First Report from North American SUDEP Registry Presented


At the annual meeting of the American Epilepsy Society, data were, for the first time, reported from the North American SUDEP Registry (NASR), a retrospective repository of medical data from persons who died from sudden unexpected death in epilepsy (SUDEP). Overall demographic and seizure-related data were similar to that found in previous studies, suggesting NASR data are representative of the many diverse presentations of SUDEP. 

 The vast majority (91%) of deaths were unwitnessed, and in these instances, 59% had evidence of a terminal seizure such as an oral laceration or incontinence. 

 For the 250 identified patients who died from SUDEP, the median age at death was 26 (range 1-70 years), and twice as many men as women died from SUDEP. Most patients were Caucasian (75.2%) with Hispanics (9.8%) and African Americans (9.6%) being the next largest ethnicities.

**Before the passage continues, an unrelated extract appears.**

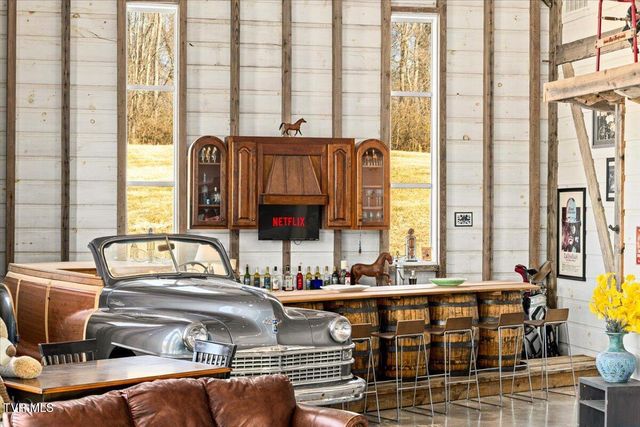 2752 Knob Creek Road, Johnson City, TN 37604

For the 151 patients in whom seizure classification was possible, focal to bilateral seizures were most common (44.4%) followed by seizures with primarily generalized onset (31%); no history of tonic-clonic seizures was present in 24.5%.

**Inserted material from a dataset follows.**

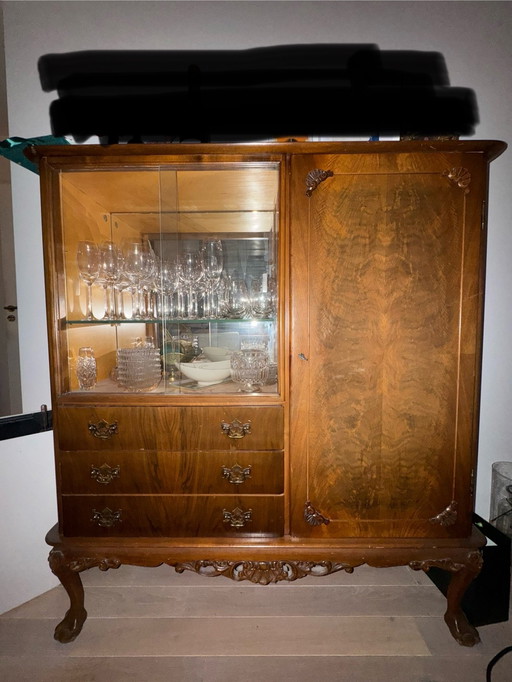 Vitrine en bois avec portes vitrées – une pièce élégante et unique de style champêtre/vintage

 Since June 2011, living first degree relatives of patients who died of SUDEP have voluntarily shared their deceased family member’s, their own, and sometimes other family members medical history. Data collected includes medical records, EEGs, MRIs, death investigation reports, and DNA and brain tissue samples when available. Telephone interviews with the deceased’s next of kin have also been conducted to obtain details about social and family history, treatment information (including adherence), and seizure semiology.

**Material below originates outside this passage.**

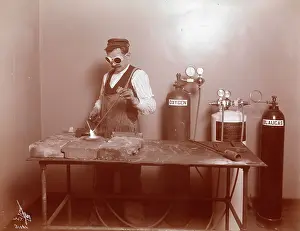 Blaugas: Welder welding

 For every patient in the registry with SUDEP, 2 neurologists confirmed the diagnosis of SUDEP and the patient’s seizure type after review of the patient’s medical records. If disagreement occurred, the classification was adjudicated by a panel of 3 to 5 epileptologists, SUDEP researchers, and medical examiners. Researchers at the NYU Langone Comprehensive Epilepsy Center where the registry was created aim to share NASR data openly with qualified researchers to further understand and hopefully eventually prevent SUDEP.